The prized Chateau Lafite Rothschild claimed seven of the auction's 10 most valuable lots as a six-bottle lot of 1982 Chateau Lafite Rothschild reached $34,160 and a lot offering three magnums of 1982 Chateau Lafite Rothschild reached $26,840. A single 1982 Chateau Lafite Rothschild Pauillac Imperial fetched $24,400.
Among the leading French wines, a 10-bottle lot of 1970 Chateau Petrus Pomerol fetched $29,280 and a case of 1945 Chateau Latour Pauillac sold for $24,400. A 12-bottle assortment of 1993 Domaine de la Romanée-Conti realized $20,740.
"The trend of better quality wines outperforming the market will only grow as the new generation of mega buyers refine their tastes and pay more attention to the quality of the drink, and not just the pedigree of the label," Martell said. "That is, for those who have the means, paying over the odds to get a better product really should make sense. A bargain bottle of '47 Cheval Blanc is hardly a bargain if it doesn't provide the experience that made the wine famous."
Perhaps the most anticipated collection in the auction was hand-selected by Martell from the Massandra Collection, from which a rare 1915 White Muscat — bottled for Tsar Nicholas II's summer palace and among the last to appear in his cellar before his assassination in Russia's 1917 October Revolution — sold for $1,830. A number of selections from the winery outperformed expectations: a six-pack of 1923 White Muscat reached $4,880, a six bottle lot of 1923 Rose Muscat realized $4,270 and a six-pack of 1931 White Muscat brought $3,660.
"The fact that competition was so aggressive for the Massandra consignment demonstrates clearly that the modern wine community is as interested in the intellectual experience of drinking top quality wine as it is in the prestige value of buying the world's trophies," Martell said. "I love those wines, and sharing them is extremely satisfying, but what I find most notable today is that wines at every level found buyers and are returning to a sense of proportion."
A number of offerings handily surpassed pre-auction estimates as a 12-bottle lot of 1989 La Tache Domaine de la Romanée Conti realized $19,520 and two imperials of 1982 Chateau Latour brought $17,080 apiece.
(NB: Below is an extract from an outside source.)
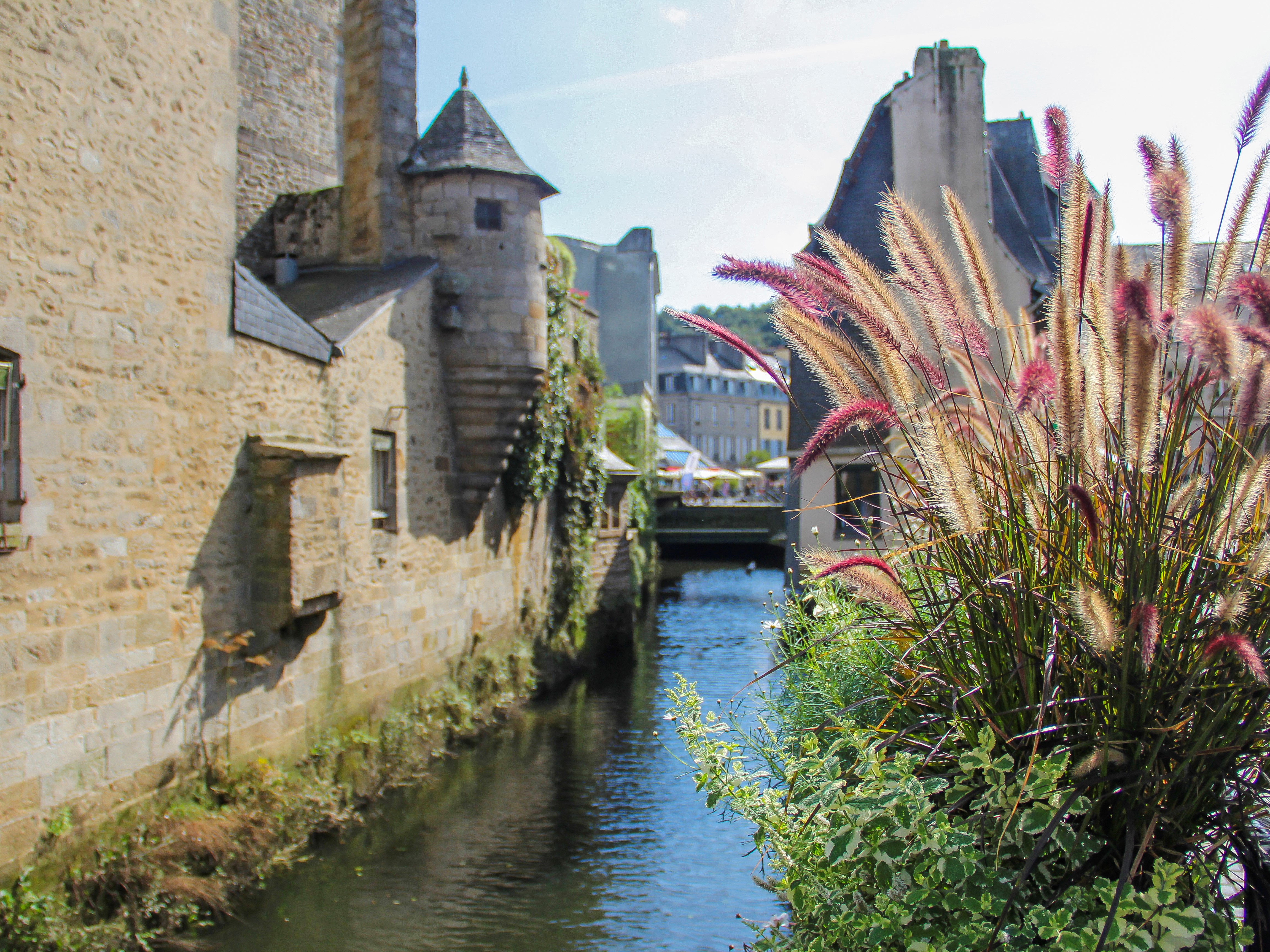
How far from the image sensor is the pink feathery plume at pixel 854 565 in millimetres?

A case of 1982 Chateau Mouton Rothschild Pauillac realized $13,420.
"A lot of wine lovers have been chased out of the auction market by skyrocketing prices while consignors have also had reason to fear a volatile marketplace," Martell said. "There are some who feel that the current plateau is a sign of a weakening market, but I believe exactly the opposite — that we are returning to a normal state where every wine lover can participate comfortably.
"As a wine lover myself, I am particularly pleased to see order somewhat restored to the market," Martell said. "Good wine achieved good prices while great wine trended higher — as it should be."